Repeat every record below exactly, leaving out the pictures.

>> Start Records to use

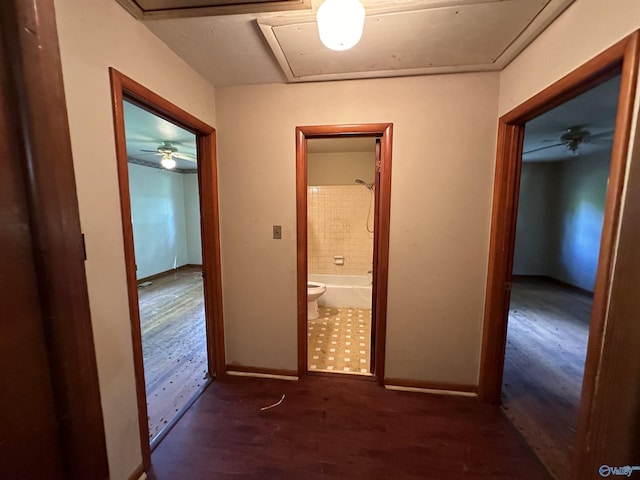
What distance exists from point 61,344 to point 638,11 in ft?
6.12

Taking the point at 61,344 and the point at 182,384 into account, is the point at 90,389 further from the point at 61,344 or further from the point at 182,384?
the point at 182,384

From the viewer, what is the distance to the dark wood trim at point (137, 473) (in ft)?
4.07

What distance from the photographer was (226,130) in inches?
75.0

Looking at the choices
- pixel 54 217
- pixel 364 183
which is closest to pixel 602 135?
pixel 364 183

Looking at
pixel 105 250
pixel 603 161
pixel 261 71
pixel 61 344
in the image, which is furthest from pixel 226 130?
pixel 603 161

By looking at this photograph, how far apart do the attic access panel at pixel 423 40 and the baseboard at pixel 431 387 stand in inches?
86.5

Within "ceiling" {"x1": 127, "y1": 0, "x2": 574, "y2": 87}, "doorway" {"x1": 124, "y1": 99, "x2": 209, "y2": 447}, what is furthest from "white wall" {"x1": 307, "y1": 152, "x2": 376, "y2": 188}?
"ceiling" {"x1": 127, "y1": 0, "x2": 574, "y2": 87}

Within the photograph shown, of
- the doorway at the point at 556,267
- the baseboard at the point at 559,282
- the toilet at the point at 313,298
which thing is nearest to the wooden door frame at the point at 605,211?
the doorway at the point at 556,267

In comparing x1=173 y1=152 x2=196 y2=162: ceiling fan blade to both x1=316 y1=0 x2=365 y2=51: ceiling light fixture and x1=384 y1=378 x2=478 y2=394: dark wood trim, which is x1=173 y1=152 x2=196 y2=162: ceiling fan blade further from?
x1=384 y1=378 x2=478 y2=394: dark wood trim

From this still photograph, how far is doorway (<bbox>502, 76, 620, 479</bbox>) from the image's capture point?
1.73 metres

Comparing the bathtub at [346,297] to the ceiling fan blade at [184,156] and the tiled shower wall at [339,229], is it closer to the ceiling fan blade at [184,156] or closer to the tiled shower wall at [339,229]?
the tiled shower wall at [339,229]

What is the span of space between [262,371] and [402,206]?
1.73 m

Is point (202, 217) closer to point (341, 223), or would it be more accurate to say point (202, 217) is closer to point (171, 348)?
point (171, 348)

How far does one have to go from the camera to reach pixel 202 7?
1.16 meters
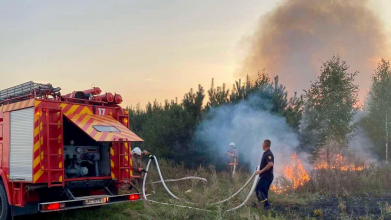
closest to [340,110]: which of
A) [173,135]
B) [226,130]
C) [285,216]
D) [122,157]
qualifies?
[226,130]

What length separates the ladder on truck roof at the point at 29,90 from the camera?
23.8ft

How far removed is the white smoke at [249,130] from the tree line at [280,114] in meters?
0.28

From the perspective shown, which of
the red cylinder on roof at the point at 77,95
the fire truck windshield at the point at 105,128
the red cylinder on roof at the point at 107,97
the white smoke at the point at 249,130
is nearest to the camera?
the fire truck windshield at the point at 105,128

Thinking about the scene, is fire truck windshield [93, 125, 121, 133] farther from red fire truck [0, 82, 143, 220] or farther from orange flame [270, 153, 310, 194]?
orange flame [270, 153, 310, 194]

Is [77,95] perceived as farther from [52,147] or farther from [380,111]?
[380,111]

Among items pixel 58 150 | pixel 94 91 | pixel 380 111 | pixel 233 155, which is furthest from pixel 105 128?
pixel 380 111

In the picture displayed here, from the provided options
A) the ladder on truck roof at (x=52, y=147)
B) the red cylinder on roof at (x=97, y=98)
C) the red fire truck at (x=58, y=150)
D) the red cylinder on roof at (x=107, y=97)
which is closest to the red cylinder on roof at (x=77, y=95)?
the red fire truck at (x=58, y=150)

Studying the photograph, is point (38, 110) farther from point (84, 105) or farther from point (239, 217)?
point (239, 217)

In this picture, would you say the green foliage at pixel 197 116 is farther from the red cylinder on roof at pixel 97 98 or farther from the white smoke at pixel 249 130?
the red cylinder on roof at pixel 97 98

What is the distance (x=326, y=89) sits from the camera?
65.1 ft

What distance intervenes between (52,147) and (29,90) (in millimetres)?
1430

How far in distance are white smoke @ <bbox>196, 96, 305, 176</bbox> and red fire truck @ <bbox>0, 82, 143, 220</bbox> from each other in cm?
868

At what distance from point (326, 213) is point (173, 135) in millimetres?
9918

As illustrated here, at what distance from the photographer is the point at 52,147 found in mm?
6883
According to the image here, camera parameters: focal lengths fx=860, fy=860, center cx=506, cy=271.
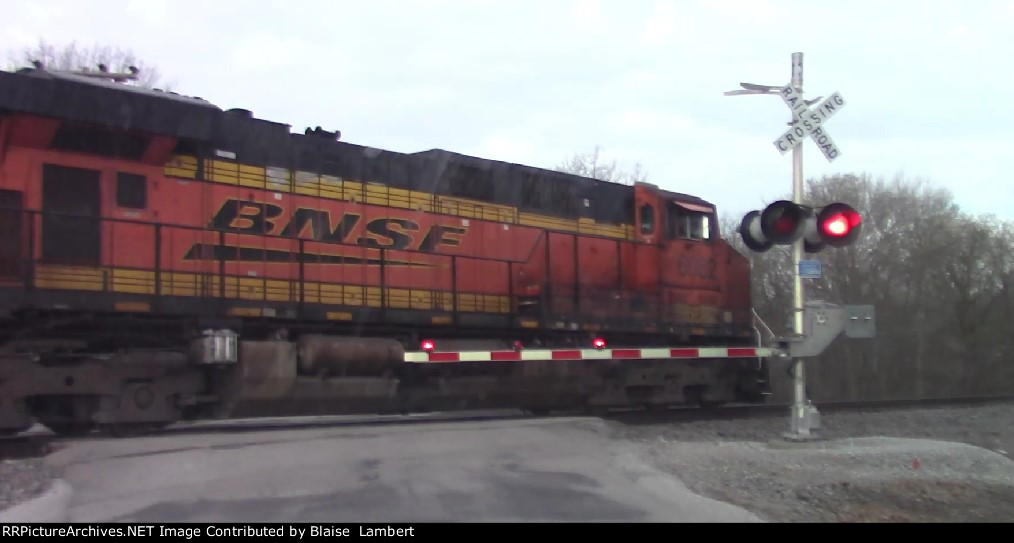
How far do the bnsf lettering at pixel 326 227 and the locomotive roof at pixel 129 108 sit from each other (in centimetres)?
90

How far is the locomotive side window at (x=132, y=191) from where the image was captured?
1005cm

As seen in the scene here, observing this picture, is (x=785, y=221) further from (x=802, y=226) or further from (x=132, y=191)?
(x=132, y=191)

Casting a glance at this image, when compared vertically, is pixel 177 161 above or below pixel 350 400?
above

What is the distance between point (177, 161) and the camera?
10.4 meters

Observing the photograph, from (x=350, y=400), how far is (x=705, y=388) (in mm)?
6595

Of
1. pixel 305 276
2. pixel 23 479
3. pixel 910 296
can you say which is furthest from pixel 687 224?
pixel 910 296

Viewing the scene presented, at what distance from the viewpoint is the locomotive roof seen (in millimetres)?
9250

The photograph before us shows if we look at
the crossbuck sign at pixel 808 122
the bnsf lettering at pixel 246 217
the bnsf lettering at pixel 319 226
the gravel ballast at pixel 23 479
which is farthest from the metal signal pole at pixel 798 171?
the gravel ballast at pixel 23 479

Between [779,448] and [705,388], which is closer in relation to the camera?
[779,448]

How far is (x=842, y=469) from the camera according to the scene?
770 centimetres

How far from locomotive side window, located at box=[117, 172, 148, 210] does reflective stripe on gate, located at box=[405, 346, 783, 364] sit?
3.69 m
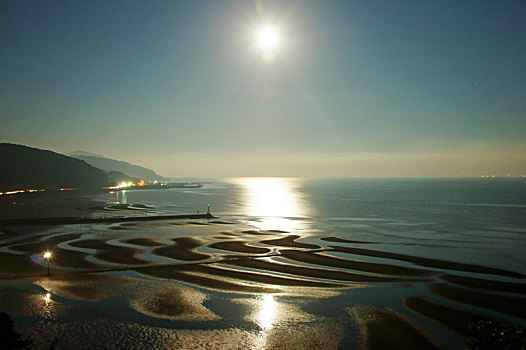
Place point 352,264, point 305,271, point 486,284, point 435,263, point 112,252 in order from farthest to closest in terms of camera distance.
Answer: point 112,252 → point 435,263 → point 352,264 → point 305,271 → point 486,284

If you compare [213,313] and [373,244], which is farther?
[373,244]

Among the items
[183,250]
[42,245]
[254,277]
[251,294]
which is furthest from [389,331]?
[42,245]

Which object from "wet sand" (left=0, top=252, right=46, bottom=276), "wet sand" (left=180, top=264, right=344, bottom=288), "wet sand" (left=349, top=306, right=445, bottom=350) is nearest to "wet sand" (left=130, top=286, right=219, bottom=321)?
"wet sand" (left=180, top=264, right=344, bottom=288)

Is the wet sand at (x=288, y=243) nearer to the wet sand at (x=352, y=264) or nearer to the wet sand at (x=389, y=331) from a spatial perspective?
the wet sand at (x=352, y=264)

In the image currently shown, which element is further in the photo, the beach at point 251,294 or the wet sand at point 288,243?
the wet sand at point 288,243

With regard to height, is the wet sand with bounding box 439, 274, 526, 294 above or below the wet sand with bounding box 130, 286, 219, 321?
below

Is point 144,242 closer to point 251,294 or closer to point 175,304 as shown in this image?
point 175,304

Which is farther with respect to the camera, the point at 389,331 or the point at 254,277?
the point at 254,277

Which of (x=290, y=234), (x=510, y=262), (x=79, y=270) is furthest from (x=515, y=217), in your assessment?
(x=79, y=270)

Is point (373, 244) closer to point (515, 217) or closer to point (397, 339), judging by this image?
point (397, 339)

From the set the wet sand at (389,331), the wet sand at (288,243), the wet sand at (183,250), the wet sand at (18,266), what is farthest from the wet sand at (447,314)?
the wet sand at (18,266)

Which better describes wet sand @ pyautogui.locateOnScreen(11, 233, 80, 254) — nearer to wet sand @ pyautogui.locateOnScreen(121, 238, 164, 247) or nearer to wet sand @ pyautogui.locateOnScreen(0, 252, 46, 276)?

>> End Records to use

Output for this task>
What distance exists from point 61,344 to point 638,11 in ft?
6.12

Taking the point at 61,344 and the point at 182,384 into account, is the point at 90,389 further from the point at 61,344 or further from the point at 182,384?
the point at 182,384

From the viewer, what is the distance to the dark wood trim at point (137, 473) (in ft)?
4.07

What distance from the photographer was (226,130) in inches?
75.0

Looking at the choices
- pixel 54 217
- pixel 364 183
which is closest to pixel 602 135?
pixel 364 183

Looking at
pixel 105 250
pixel 603 161
pixel 261 71
pixel 61 344
in the image, which is furthest from pixel 226 130?
pixel 603 161

By looking at this photograph, how far apart do the attic access panel at pixel 423 40 and the baseboard at pixel 431 387 stand in inches?
86.5

Within "ceiling" {"x1": 127, "y1": 0, "x2": 574, "y2": 87}, "doorway" {"x1": 124, "y1": 99, "x2": 209, "y2": 447}, what is furthest from "white wall" {"x1": 307, "y1": 152, "x2": 376, "y2": 188}?
"ceiling" {"x1": 127, "y1": 0, "x2": 574, "y2": 87}

Within the photograph shown, of
- the doorway at the point at 556,267
- the baseboard at the point at 559,282
- the toilet at the point at 313,298
which thing is nearest to the wooden door frame at the point at 605,211?
the doorway at the point at 556,267

In comparing x1=173 y1=152 x2=196 y2=162: ceiling fan blade to both x1=316 y1=0 x2=365 y2=51: ceiling light fixture and x1=384 y1=378 x2=478 y2=394: dark wood trim, which is x1=173 y1=152 x2=196 y2=162: ceiling fan blade further from?
x1=384 y1=378 x2=478 y2=394: dark wood trim

From this still photograph, how far is doorway (<bbox>502, 76, 620, 479</bbox>) from the image's capture point?
1.73 metres

Comparing the bathtub at [346,297] to the ceiling fan blade at [184,156] and the tiled shower wall at [339,229], is it closer to the ceiling fan blade at [184,156] or closer to the tiled shower wall at [339,229]?
the tiled shower wall at [339,229]

What is the span of space between [262,371] and [402,206]?
1.73 m

Is point (202, 217) closer to point (341, 223), or would it be more accurate to say point (202, 217) is closer to point (171, 348)?
point (171, 348)

How far does one have to go from the camera to reach pixel 202 7?
1.16 meters
closest to [340,110]: which of
A) [173,135]
B) [226,130]
C) [285,216]
D) [122,157]
qualifies?
[226,130]

What length separates the ladder on truck roof at the point at 29,90 from the camera?
23.8ft

How far removed is the white smoke at [249,130] from the tree line at [280,114] in meters?
0.28

From the perspective shown, which of
the red cylinder on roof at the point at 77,95
the fire truck windshield at the point at 105,128
the red cylinder on roof at the point at 107,97
the white smoke at the point at 249,130
is nearest to the camera?
the fire truck windshield at the point at 105,128

Thinking about the scene, is fire truck windshield [93, 125, 121, 133] farther from red fire truck [0, 82, 143, 220] or farther from orange flame [270, 153, 310, 194]?
orange flame [270, 153, 310, 194]

Is [77,95] perceived as farther from [52,147] or farther from [380,111]?
[380,111]

Among items pixel 58 150 | pixel 94 91 | pixel 380 111 | pixel 233 155, which is furthest from pixel 105 128?
pixel 380 111

In the picture displayed here, from the provided options
A) the ladder on truck roof at (x=52, y=147)
B) the red cylinder on roof at (x=97, y=98)
C) the red fire truck at (x=58, y=150)
D) the red cylinder on roof at (x=107, y=97)
which is closest to the red cylinder on roof at (x=77, y=95)?
the red fire truck at (x=58, y=150)

Studying the photograph, is point (38, 110) farther from point (84, 105) or farther from point (239, 217)?
point (239, 217)

In this picture, would you say the green foliage at pixel 197 116 is farther from the red cylinder on roof at pixel 97 98 or farther from the white smoke at pixel 249 130?
the red cylinder on roof at pixel 97 98

What is the distance (x=326, y=89) sits from the camera?
65.1 ft

What distance intervenes between (52,147) and (29,90) (in millimetres)?
1430

How far in distance are white smoke @ <bbox>196, 96, 305, 176</bbox> and red fire truck @ <bbox>0, 82, 143, 220</bbox> from each other in cm?
868

At what distance from point (326, 213) is point (173, 135) in millimetres?
9918

As illustrated here, at what distance from the photographer is the point at 52,147 found in mm?
6883
According to the image here, camera parameters: focal lengths fx=860, fy=860, center cx=506, cy=271.
How far do the bnsf lettering at pixel 326 227 and the locomotive roof at pixel 129 108 sit from each other (in centimetres)?
90

How far is the locomotive side window at (x=132, y=191) from where the image was captured?
1005cm

As seen in the scene here, observing this picture, is (x=785, y=221) further from (x=802, y=226) or further from (x=132, y=191)?
(x=132, y=191)

Casting a glance at this image, when compared vertically, is pixel 177 161 above or below pixel 350 400?
above

What is the distance between point (177, 161) and the camera?
10.4 meters

Observing the photograph, from (x=350, y=400), how far is (x=705, y=388) (in mm)?
6595

Of
1. pixel 305 276
2. pixel 23 479
3. pixel 910 296
can you say which is furthest from pixel 687 224?
pixel 910 296

Viewing the scene presented, at what distance from the viewpoint is the locomotive roof seen (in millimetres)?
9250

The photograph before us shows if we look at
the crossbuck sign at pixel 808 122
the bnsf lettering at pixel 246 217
the bnsf lettering at pixel 319 226
the gravel ballast at pixel 23 479
which is farthest from the metal signal pole at pixel 798 171?
the gravel ballast at pixel 23 479

Between [779,448] and [705,388], which is closer in relation to the camera?
[779,448]

How far is (x=842, y=469) from the camera according to the scene?
770 centimetres

How far from locomotive side window, located at box=[117, 172, 148, 210] does reflective stripe on gate, located at box=[405, 346, 783, 364] sit?
3.69 m
Place point 352,264, point 305,271, point 486,284, point 435,263, point 112,252 in order from farthest to closest in terms of camera distance.
Answer: point 112,252 → point 435,263 → point 352,264 → point 305,271 → point 486,284

If you compare [213,313] and [373,244], which is farther?
[373,244]

Among the items
[183,250]
[42,245]
[254,277]
[251,294]
which is furthest from [389,331]?
[42,245]

Which object from "wet sand" (left=0, top=252, right=46, bottom=276), "wet sand" (left=180, top=264, right=344, bottom=288), "wet sand" (left=349, top=306, right=445, bottom=350) is nearest to "wet sand" (left=130, top=286, right=219, bottom=321)?
"wet sand" (left=180, top=264, right=344, bottom=288)

Is the wet sand at (x=288, y=243) nearer to the wet sand at (x=352, y=264) or nearer to the wet sand at (x=389, y=331) from a spatial perspective?
the wet sand at (x=352, y=264)

In the image currently shown, which element is further in the photo, the beach at point 251,294 or the wet sand at point 288,243?
the wet sand at point 288,243

With regard to height, is the wet sand with bounding box 439, 274, 526, 294 above or below the wet sand with bounding box 130, 286, 219, 321?
below

Is point 144,242 closer to point 251,294 or closer to point 175,304 as shown in this image?
point 175,304

Which is farther with respect to the camera, the point at 389,331 or the point at 254,277?
the point at 254,277

Which of (x=290, y=234), (x=510, y=262), (x=79, y=270) is furthest from (x=515, y=217), in your assessment?
(x=79, y=270)

Is point (373, 244) closer to point (515, 217) or closer to point (397, 339), judging by this image?
point (397, 339)

From the set the wet sand at (389,331), the wet sand at (288,243), the wet sand at (183,250), the wet sand at (18,266), what is farthest from the wet sand at (447,314)?
the wet sand at (18,266)

Which better describes wet sand @ pyautogui.locateOnScreen(11, 233, 80, 254) — nearer to wet sand @ pyautogui.locateOnScreen(121, 238, 164, 247) or nearer to wet sand @ pyautogui.locateOnScreen(0, 252, 46, 276)?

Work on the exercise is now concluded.